[Selected text — start]
1 Introduction

Roads have a significant role in the economy's overall growth. The majority of transportation is conducted on roads that are covered in asphalt, concrete, or both. Road conditions might contain a variety of flaws, including potholes, uneven manholes, cracks that make it difficult to slide, etc. Low-quality construction materials, a poor design that permits surface water build-up, ice in the cracks, etc., are responsible for pothole formation.

A car will shake more while going over any road surface irregularity, such as a pothole, crack, manhole, or expansion joint, than when traveling over smooth road surfaces. Earlier research mentioned that the pace of moving cars is used to identify road surface irregularities. Motion sensors pick up vibrations (e.g., accelerometers or gyroscopes) while a vehicle moves on the potholes. The depth of the pothole is also detected using an ultrasonic sensor. In another research, Image processing analysis, such as texture extraction and comparison utilizing collected images exhibiting pavement degradation characteristics, is used in a vision-based technique. This method relies on geotagged images from a camera/video system mounted on a moving vehicle pointing downward toward the road surface. The collected geotagged video frames can automatically detect road surface distress characteristics, such as potholes and fissures. You Only Look Once (YOLO), Convolutional Neural Network (CNN), Support Vector Machine (SVM), Faster CNN, and other machine learning methods are used to identify the pothole in the images.
[Selected text — finish]
* _Task statement_
In the introduction on road surface irregularities, which sensor is used to detect the depth of a pothole? None of the entries are needed for this.
[Source information — start]
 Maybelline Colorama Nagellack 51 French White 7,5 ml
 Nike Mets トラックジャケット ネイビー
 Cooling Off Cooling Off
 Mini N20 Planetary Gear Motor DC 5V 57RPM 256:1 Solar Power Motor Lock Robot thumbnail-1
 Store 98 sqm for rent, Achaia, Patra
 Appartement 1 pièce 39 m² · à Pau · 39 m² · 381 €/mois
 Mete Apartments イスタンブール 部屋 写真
[Source information — finish]
[Source information — start]
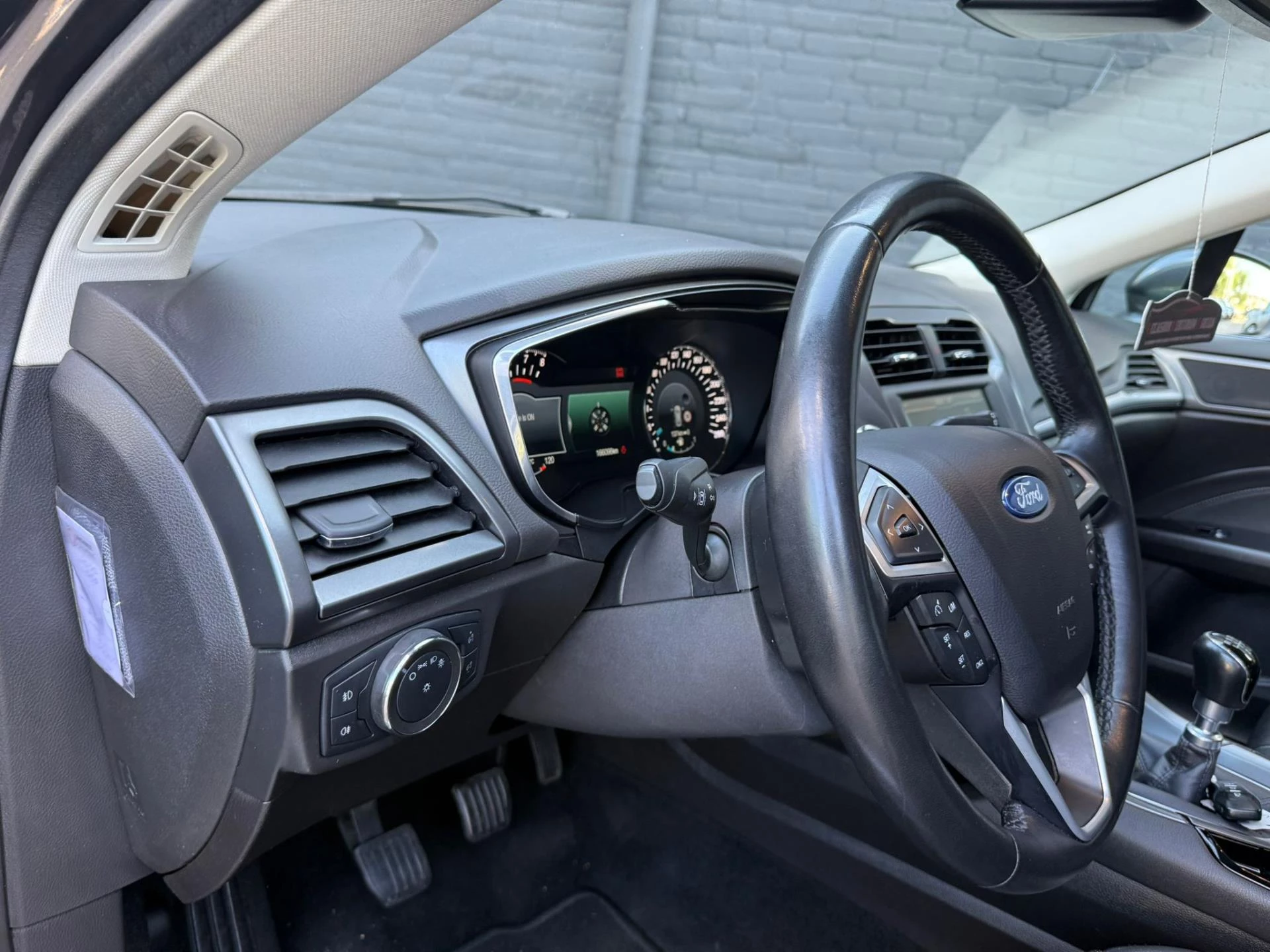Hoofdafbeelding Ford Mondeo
[Source information — finish]
* _Written answer_
An ultrasonic sensor.